__Work order__
Every entry is to be copied exactly as written, and the pictures are to be skipped.

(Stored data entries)
· · · · ·
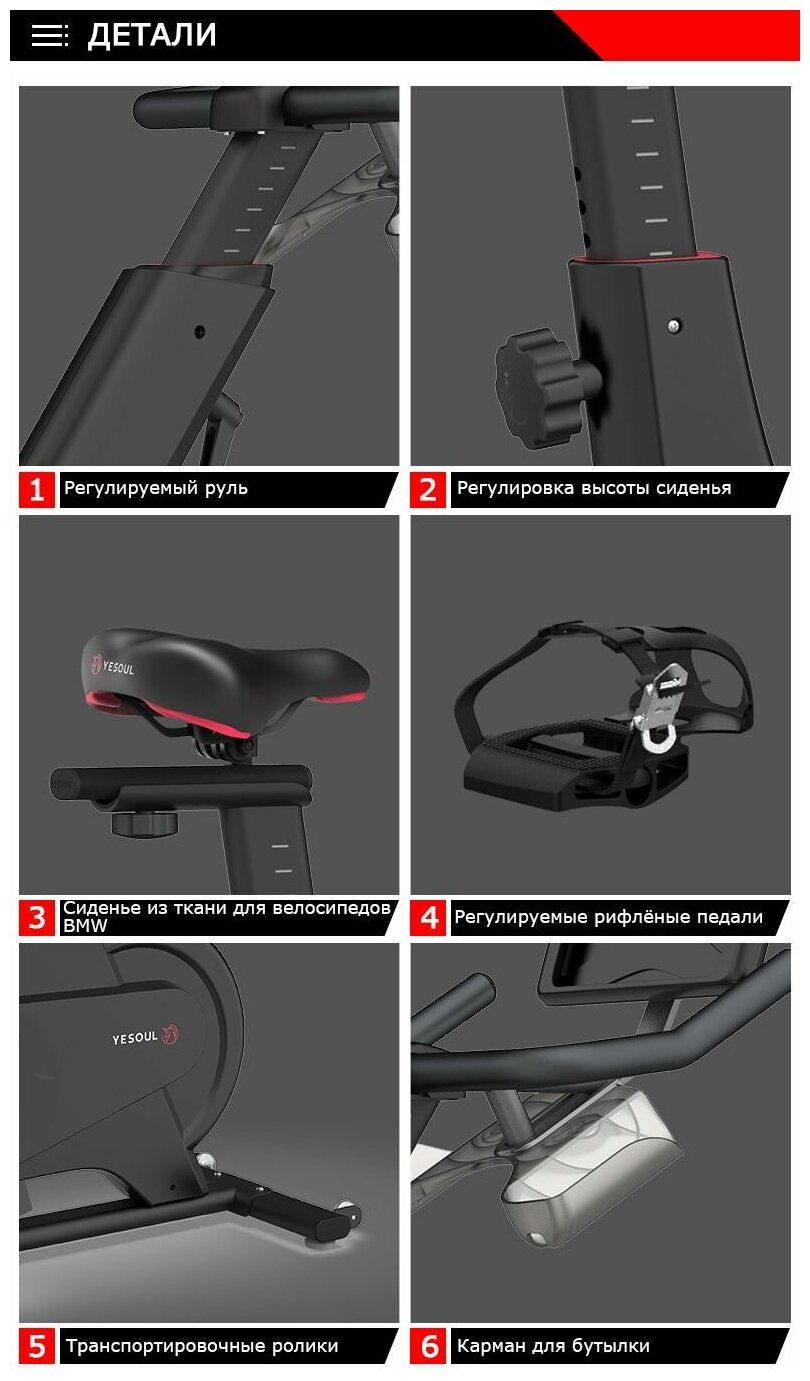 ДЕТАЛИ

1 Регулируемый руль

2 Регулировка высоты сиденья

YESOUL

3 Сиденье из ткани для велосипедов BMW

4 Регулируемые рифлёные педали

YESOUL

5 Транспортировочные ролики

6 Карман для бутылки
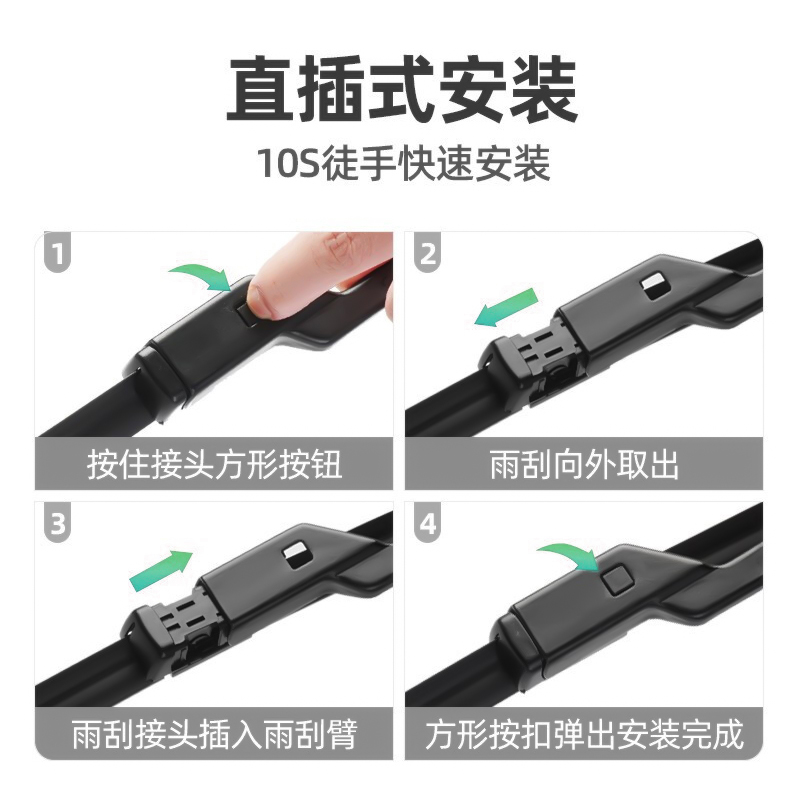 直插式安装

10S徒手快速安装

1

按住接头方形按钮

2

雨刮向外取出

3

雨刮接头插入雨刮臂

4

方形按扣弹出安装完成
· · · · ·
__Solution for this exercise__
 ДЕТАЛИ

1 Регулируемый руль

2 Регулировка высоты сиденья

YESOUL

3 Сиденье из ткани для велосипедов BMW

4 Регулируемые рифлёные педали

YESOUL

5 Транспортировочные ролики

6 Карман для бутылки
 直插式安装

10S徒手快速安装

1

按住接头方形按钮

2

雨刮向外取出

3

雨刮接头插入雨刮臂

4

方形按扣弹出安装完成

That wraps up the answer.